Les algorithmes de la vérification
Pour cela, elle dispose d’un outil précieux : les bases de données. Selon elle, la création de « boîtes noires », regroupant un grand nombre de ressources sur un sujet donné, peut faciliter le travail des journalistes. L’un des axes principaux de ses travaux de recherche consiste à tenter de modéliser le processus de vérification d’une information. En analysant un contenu et grâce aux données disponibles dans la boîte noire, l’algorithme est capable de repérer les passages suspects, de croiser les données et de les mettre en perspective avec un contexte. À l’aide d’informations de référence envoyées automatiquement par la base de données, le journaliste peut finalement vérifier l’information avec plus de facilité et d’efficacité.
Le système permet aussi de repérer des chiffres, des mots-clés voire des entités numériques (sites, profils, etc.) pour faciliter l’accès à des sources de données de référence. Conséquence directe : une recherche sur l’Insee par exemple, sera plus ciblée, rapide, et efficace. I. Manolescu explique également que « si une personne publie un contenu suspect, vous saurez tout de suite si dans le passé, cette même personne a raconté qu’il y avait du sperme de taureaux dans les hamburgers McDonald. »
Un accueil timoré
Si ses travaux de recherche ont de quoi séduire, ils restent peu plébiscités par les médias traditionnels. « Historiquement, les journalistes ne construisent pas de bases de données. Ils se voient plus comme des écrivains que des techniciens. Ils pensent que ça ne fait pas partie de leur job » précise la chercheuse. Elle déplore l’absence presque totale de politique de gestion des ressources numériques sur le long-terme dans la majorité des grands médias français, Ouest-France étant l’exception qui confirme la règle. L’informaticienne pointe toutefois la difficulté pour les médias généralistes de créer des bases de données qui couvriraient « tout », et même des sujets qu’ils ne sont pas encore amenés à traiter. L’intransigeance quant à la protection des sources apparaît comme un obstacle de plus à la mise en place de ce système.

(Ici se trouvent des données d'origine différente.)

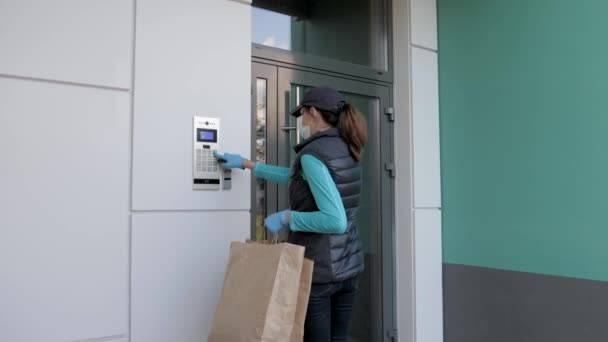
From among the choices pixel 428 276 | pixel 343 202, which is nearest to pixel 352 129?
pixel 343 202

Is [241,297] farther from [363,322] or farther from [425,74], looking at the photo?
[425,74]

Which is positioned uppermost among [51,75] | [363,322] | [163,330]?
[51,75]

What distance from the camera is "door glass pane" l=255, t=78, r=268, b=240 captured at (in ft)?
10.4

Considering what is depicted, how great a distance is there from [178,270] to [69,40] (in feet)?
3.96

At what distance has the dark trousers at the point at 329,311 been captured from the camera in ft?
7.54

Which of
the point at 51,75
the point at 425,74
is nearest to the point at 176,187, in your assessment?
the point at 51,75

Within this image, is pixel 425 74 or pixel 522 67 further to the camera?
pixel 425 74

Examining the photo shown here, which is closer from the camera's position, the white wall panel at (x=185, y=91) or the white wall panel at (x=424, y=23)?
the white wall panel at (x=185, y=91)

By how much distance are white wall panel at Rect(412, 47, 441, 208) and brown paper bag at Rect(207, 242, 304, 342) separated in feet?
6.13

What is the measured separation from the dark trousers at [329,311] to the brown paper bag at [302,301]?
0.15 meters

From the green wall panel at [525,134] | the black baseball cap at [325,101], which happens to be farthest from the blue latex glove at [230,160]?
the green wall panel at [525,134]

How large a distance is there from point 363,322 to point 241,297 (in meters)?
1.84

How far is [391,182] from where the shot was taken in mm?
3902

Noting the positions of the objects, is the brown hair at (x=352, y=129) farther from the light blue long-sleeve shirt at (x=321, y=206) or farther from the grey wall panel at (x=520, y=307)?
the grey wall panel at (x=520, y=307)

Si elle comprend la réticence de certains journalistes, Ioana Manolescu ne manque pas de rappeler que les bases de données sont déjà partout dans notre vie : « aujourd’hui, on utilise entre 20 et 40 fois des bases de données tous les jours ». Selon elle, l’intégration de ces fameuses « boîtes noires » au processus de vérification d’informations par les journalistes n’enlèverait en rien la dimension humaine de cette profession. Au contraire, elle présente ses travaux de recherches comme un outil complémentaire au service d’une meilleure efficacité journalistique.